Re: [rrg] RRG to hibernation

Shane Amante <shane@castlepoint.net> Sun, 11 November 2012 01:39 UTC

Content-Type: text/plain; charset="us-ascii"
Mime-Version: 1.0 (Mac OS X Mail 6.2 \(1499\))
From: Shane Amante <shane@castlepoint.net>
In-Reply-To: <C64A3635-DE95-41F6-A70C-43597EB58CBB@tcb.net>
Date: Sat, 10 Nov 2012 18:38:57 -0700
Content-Transfer-Encoding: quoted-printable
Message-Id: <81767641-8399-466D-A9F2-F2C07D3BBE0C@castlepoint.net>
References: <20121110032942.BD27018C113@mercury.lcs.mit.edu> <4C845B01-B282-46FB-A4B8-7ADDBCC9C6E5@tcb.net> <B80A8335-49BD-4B90-A024-FA82B1E8EE5F@tony.li> <C64A3635-DE95-41F6-A70C-43597EB58CBB@tcb.net>
To: rrg@irtf.org
Subject: Re: [rrg] RRG to hibernation
Precedence: list

On Nov 10, 2012, at 10:35 AM, Danny McPherson <danny@tcb.net> wrote:
> On Nov 10, 2012, at 12:24 PM, Tony Li wrote:
[--snip--]
>> I agree that some security needs to be deployed.  I'm not convinced that it needs to be BGPSEC.  We've muddled along for many years and never found the gumption to actually deploy anything.  Must not be important to people.  I don't get it, but that's the observable behavior.  
>> 
>> In any case, this doesn't seem like a research topic.  This is pretty clearly an engineering issue.
> 
> I don't agree.  The engineering solution that SIDR is actively working (RPKI-enabled BGPSEC) is pumping out standards track RFCs like there's no tomorrow.  The USG has stated intentions of "expediting secure routing work through the Internet standard process" and "fostering adoption through government procurement vehicles".  
> 
> As an operator this scares the hell out of me, especially considering what they've designed is largely a system to control "what's routed on the Internet and by whom".  They can't seem to do anything in BGP(SEC) without introducing the equivalent of "periodic updates", and undoing all the goodness of things like update packing completely.  
> 
> Some serious thinkers working on this problem would be goodness...

Let me add that I share Danny's concerns ...

However, let me try to take a step back and share with everyone a much broader set of, potentially, architectural concerns that I'm not sure this RG considered during the last round.

BGP was originally designed for flooding of reachability information.  But, reachability information is the end-result /after/ the application of _routing_policy_, describing "intent", by operators of individual networks based on various contractual agreements they have with parties whom they directly interconnect.  Assuming you agree with this premise, this presents a paradox from a security PoV.  Specifically, if a downstream network does not have visibility into its upstream network's routing policy is it practical/feasible for the downstream network to understand the _intended_ propagation of reachability information and, ultimately, connectivity?  Furthermore, is it feasible to carry such information within the control plane itself?  Or, should the control plane be relegated to carrying [strictly] reachability information in real-time, while offboard systems carry accompanying routing policy and security information in order to assist in making "optimal" Inter-Domain routing/forwarding decisions?

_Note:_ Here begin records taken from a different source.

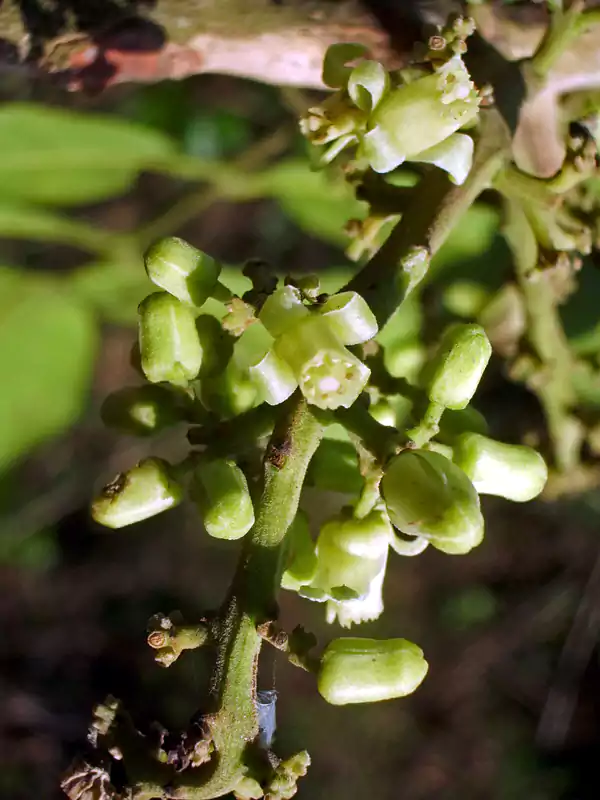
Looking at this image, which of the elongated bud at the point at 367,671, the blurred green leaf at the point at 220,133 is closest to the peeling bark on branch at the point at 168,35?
the elongated bud at the point at 367,671

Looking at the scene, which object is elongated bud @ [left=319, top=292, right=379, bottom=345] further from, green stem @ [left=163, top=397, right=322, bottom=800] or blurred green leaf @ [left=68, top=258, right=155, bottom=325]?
blurred green leaf @ [left=68, top=258, right=155, bottom=325]

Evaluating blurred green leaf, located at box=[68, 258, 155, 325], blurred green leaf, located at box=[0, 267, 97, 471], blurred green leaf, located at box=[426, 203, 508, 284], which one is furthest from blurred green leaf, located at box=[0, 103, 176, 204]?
blurred green leaf, located at box=[426, 203, 508, 284]

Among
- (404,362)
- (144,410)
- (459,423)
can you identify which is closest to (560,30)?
(404,362)

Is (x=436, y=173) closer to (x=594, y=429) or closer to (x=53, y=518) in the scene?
(x=594, y=429)

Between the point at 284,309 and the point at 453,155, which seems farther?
the point at 453,155

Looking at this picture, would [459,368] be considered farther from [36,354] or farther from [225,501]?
[36,354]

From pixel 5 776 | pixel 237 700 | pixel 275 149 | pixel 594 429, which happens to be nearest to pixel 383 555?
pixel 237 700
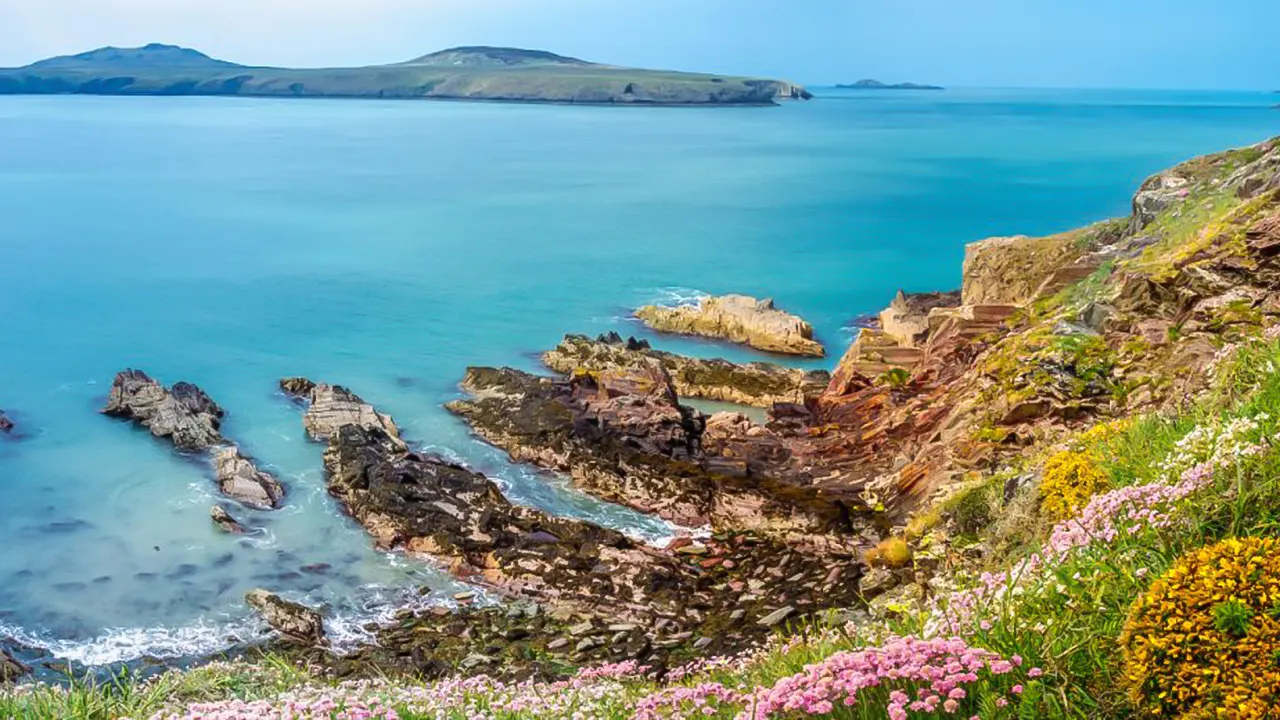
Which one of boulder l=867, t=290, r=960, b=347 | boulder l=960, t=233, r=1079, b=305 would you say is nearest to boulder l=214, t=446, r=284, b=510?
boulder l=867, t=290, r=960, b=347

A second concern is also related to the original design of BGP and what it has organically involved into, today.  Specifically, BGP is /also/ now being tasked as a generic "message bus" and service discovery mechanism.  Not to pick on anyone, in particular, but the following are recent examples that come to my mind wrt this trend:
http://tools.ietf.org/html/draft-ietf-idr-ls-distribution-01
http://tools.ietf.org/html/draft-ietf-idr-operational-message-00
... and, there may be others.  Although, contrast those proposals with what should be most concerning to people in this RG, and in the IETF:
http://tools.ietf.org/html/draft-ietf-grow-ops-reqs-for-bgp-error-handling-05
In short, operators (such as myself) are _extremely_ concerned that a single erroneous update results in a complete reset of BGP sessions.  Due to the overwhelming success of BGP, it's now (and, has been for a while) a mission-critical protocol, thus such catastrophic session resets -- caused by a single malformed UPDATE -- are widely visible/impactful.  This impact is compounded by the 'cost to recover'.  Namely, due to the large and growing amount of information in the RIB (again, not just reachability, but also service-discovery and completely orthogonal information), it takes longer to exchange RIB information and, ultimately, restore services.  Is this really the best we, as an industry, can do?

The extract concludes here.